Si je peux le comprendre, je peux me débarrasser de lui

Dans sa préface, preface-de-jessica-stern-a-son-ouvrage-deni-memoire-sur-la-terreur/, publiée avec l’aimable autorisation des Editions des femmes – Antoinette Fouque, Jessica Stern indique : « Cela fait vingt ans que j’étudie les causes du mal et de la violence. Jusqu’à présent je ne me suis jamais demandé pourquoi ce travail m’intéressait, ni ce qui me rendait capable de le faire. Ce livre répond à une question qui m’est posée à chaque fois que je parle de mes recherches sur le terrorisme. Comment une « fille » telle que vous a-t-elle pu se rendre dans des camps d’entraînement terroristes au Pakistan ? N’aviez-vous pas peur ? La réponse, c’est que je n’avais pas conscience d’avoir peur – et ce livre explique pourquoi. Après une série de traumatismes, on peut perdre la capacité de ressentir la peur de façon adéquate. ».
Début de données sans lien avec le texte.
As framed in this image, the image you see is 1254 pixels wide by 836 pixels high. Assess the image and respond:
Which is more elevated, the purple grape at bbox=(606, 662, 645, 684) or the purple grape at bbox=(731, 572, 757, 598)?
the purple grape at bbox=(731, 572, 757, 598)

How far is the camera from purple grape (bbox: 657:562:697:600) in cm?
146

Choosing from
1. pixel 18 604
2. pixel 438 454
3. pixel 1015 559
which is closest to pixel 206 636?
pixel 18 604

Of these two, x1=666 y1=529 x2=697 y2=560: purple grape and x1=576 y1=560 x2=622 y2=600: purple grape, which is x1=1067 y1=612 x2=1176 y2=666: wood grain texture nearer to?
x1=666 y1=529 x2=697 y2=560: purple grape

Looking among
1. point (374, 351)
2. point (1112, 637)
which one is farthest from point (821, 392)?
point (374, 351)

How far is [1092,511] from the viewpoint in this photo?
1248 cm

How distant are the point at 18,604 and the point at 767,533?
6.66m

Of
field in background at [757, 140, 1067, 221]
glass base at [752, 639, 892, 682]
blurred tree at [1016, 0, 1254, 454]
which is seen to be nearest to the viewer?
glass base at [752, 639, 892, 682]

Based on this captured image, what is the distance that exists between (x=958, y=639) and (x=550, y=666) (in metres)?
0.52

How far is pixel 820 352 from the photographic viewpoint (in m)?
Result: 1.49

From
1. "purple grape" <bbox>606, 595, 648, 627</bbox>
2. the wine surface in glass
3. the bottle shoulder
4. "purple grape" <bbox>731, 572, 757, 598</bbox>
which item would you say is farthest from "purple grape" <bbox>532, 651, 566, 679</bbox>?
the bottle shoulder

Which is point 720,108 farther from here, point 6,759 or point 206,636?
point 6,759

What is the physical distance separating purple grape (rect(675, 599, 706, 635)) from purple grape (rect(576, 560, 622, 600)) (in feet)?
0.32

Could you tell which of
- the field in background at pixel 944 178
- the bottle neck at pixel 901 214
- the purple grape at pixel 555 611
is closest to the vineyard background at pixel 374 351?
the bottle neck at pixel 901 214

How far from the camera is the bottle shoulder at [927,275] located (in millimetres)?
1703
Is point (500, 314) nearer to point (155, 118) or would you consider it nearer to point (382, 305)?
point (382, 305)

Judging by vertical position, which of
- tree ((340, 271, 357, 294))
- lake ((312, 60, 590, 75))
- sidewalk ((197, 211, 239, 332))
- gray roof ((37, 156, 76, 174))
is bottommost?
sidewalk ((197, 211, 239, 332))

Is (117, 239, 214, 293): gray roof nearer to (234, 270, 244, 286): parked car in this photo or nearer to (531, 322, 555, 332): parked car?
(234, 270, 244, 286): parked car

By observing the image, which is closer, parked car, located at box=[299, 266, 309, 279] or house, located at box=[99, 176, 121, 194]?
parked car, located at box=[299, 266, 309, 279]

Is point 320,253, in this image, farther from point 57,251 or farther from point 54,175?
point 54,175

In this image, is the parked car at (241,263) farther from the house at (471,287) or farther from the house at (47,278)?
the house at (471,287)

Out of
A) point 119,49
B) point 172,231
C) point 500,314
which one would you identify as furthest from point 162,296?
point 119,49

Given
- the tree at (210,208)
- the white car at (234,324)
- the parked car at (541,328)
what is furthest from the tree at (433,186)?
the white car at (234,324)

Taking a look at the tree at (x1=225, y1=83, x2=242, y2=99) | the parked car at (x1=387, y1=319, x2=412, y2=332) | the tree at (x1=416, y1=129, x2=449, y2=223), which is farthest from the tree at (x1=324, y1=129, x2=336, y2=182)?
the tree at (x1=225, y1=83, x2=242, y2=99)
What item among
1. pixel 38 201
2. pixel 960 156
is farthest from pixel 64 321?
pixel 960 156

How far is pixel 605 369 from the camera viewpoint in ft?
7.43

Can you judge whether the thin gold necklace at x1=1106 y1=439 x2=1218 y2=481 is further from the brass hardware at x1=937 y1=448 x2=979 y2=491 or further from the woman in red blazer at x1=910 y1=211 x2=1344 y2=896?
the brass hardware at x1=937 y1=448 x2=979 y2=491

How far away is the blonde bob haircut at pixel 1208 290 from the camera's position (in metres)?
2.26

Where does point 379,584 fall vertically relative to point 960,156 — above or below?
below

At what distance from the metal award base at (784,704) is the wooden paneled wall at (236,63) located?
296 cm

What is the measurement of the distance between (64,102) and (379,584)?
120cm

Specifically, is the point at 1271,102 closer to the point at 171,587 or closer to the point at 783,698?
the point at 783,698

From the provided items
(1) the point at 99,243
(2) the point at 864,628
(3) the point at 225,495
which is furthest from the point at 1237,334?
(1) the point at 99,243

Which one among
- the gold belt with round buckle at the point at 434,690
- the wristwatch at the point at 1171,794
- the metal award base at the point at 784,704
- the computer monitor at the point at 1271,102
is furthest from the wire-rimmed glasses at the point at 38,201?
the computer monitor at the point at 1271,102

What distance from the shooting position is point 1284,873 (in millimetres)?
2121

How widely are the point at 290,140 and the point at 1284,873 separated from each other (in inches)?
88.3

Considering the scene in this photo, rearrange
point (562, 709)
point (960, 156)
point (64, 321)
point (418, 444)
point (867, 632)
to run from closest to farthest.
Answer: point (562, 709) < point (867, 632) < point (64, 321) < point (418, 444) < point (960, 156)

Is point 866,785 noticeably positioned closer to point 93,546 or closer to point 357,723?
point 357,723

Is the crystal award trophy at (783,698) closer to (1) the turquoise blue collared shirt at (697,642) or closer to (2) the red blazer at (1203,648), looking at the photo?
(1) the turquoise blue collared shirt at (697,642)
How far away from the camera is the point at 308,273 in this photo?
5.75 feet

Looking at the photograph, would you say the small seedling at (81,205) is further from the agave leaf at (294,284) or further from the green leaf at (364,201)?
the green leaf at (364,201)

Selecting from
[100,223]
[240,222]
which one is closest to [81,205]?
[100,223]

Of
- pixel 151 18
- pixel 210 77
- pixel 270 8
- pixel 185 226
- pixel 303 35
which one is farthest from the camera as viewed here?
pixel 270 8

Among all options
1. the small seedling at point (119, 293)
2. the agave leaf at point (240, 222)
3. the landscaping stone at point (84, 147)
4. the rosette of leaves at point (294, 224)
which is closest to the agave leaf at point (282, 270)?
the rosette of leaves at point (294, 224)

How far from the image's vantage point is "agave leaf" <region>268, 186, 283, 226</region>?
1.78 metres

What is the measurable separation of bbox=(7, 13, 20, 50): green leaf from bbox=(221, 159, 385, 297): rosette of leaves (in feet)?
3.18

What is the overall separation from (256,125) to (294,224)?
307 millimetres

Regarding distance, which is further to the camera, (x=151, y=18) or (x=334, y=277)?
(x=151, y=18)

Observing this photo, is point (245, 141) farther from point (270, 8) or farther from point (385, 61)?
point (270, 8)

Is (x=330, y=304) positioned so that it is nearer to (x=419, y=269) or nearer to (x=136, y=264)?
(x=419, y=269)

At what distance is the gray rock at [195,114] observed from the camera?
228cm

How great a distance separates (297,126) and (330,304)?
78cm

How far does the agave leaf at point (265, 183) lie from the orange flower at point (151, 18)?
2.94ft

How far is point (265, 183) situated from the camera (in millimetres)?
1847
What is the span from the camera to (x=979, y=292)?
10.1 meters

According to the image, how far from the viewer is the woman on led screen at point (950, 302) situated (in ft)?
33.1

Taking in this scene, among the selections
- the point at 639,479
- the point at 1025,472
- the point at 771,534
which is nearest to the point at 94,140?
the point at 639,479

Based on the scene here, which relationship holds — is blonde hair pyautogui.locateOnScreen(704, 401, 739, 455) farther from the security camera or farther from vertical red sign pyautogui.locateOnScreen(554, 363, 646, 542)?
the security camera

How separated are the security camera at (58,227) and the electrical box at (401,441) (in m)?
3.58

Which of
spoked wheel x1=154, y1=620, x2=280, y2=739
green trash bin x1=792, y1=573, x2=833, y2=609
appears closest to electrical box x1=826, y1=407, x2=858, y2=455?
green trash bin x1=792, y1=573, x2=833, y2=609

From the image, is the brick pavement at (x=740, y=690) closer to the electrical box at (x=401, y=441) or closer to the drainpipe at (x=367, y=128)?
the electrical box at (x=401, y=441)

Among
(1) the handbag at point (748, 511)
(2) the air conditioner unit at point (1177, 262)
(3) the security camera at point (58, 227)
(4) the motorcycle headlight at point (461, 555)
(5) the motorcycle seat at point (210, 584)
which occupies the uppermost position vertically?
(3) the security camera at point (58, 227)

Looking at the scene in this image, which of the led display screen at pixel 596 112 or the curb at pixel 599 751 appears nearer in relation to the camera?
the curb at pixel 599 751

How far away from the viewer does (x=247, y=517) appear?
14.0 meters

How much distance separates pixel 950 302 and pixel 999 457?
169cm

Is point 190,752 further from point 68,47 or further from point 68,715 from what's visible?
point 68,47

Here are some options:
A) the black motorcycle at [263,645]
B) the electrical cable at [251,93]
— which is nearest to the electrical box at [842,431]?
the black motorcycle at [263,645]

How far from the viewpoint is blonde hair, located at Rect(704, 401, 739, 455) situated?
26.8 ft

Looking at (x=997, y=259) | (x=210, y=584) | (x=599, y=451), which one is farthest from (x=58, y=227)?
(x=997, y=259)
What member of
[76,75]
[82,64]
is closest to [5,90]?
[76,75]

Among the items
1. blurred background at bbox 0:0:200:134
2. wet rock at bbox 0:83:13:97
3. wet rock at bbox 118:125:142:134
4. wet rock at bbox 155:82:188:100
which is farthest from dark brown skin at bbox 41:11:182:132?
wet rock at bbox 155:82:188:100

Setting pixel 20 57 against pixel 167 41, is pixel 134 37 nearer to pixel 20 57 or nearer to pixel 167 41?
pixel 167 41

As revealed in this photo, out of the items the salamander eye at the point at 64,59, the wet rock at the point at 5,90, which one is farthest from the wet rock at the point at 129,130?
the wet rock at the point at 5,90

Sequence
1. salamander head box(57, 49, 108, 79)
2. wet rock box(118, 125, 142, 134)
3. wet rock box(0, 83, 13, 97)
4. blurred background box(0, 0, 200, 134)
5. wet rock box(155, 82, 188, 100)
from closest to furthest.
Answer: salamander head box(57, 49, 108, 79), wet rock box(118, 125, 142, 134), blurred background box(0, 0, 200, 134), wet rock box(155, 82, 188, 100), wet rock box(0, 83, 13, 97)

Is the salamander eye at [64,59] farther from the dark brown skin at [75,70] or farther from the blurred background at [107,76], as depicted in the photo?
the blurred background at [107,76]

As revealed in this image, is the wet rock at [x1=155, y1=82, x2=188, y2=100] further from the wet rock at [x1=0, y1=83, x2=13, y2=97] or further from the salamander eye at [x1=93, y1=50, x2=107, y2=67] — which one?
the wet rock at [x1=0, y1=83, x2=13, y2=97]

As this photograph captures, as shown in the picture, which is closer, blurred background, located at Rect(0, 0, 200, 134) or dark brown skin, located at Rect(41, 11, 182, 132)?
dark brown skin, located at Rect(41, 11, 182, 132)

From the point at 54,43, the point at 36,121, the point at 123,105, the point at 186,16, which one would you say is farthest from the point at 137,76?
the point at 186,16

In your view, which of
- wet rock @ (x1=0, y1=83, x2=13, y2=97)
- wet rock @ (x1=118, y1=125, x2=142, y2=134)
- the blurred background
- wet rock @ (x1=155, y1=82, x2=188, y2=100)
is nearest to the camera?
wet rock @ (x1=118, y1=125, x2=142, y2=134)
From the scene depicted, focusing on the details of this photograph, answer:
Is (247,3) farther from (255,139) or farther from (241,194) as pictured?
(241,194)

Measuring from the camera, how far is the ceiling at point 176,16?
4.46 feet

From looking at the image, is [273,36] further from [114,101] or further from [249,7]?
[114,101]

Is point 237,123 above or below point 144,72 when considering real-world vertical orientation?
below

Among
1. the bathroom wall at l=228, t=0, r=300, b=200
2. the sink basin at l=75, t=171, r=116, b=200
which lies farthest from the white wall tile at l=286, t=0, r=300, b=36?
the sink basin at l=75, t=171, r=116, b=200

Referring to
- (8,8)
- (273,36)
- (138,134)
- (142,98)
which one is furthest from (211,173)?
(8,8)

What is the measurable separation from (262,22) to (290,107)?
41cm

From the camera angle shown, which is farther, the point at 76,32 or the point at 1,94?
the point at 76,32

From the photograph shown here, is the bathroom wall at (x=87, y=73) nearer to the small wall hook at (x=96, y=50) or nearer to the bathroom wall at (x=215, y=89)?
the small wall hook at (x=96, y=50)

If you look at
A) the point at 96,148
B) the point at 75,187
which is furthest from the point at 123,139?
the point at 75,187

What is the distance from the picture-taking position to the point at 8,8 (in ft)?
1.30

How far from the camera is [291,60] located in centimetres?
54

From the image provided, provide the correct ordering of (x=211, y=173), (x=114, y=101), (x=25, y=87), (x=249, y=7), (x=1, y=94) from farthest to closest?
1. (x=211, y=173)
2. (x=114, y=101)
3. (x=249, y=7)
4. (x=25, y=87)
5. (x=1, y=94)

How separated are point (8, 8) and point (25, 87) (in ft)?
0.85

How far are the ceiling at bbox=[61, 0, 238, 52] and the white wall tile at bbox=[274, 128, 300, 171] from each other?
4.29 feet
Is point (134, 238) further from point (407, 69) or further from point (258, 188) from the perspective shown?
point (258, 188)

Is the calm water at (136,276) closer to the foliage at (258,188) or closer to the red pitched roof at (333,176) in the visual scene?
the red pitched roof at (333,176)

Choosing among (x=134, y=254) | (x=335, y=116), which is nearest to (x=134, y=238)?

L’autrice aborde son expertise du terrorisme, sa réaction singulière à la peur, « La peur me rattrapait néanmoins par d’autres biais », son ignorance des effets bien connus du traumatisme, l’état de stress post-traumatique (ESPT), le souvenir écarté de son viol, la compréhension des motivations profondes de ceux qui faisaient mal aux autres, « Au lieu de ressentir la terreur, je l’étudiais »…

Des questions autour de l’histoire du garçon avant le viol, de la menace de mort et des réactions, du calme ou de l’engourdissement au lieu de la terreur, de la sécurité ressentie dans des situations, des bruits et des odeurs et des effets d’effroi…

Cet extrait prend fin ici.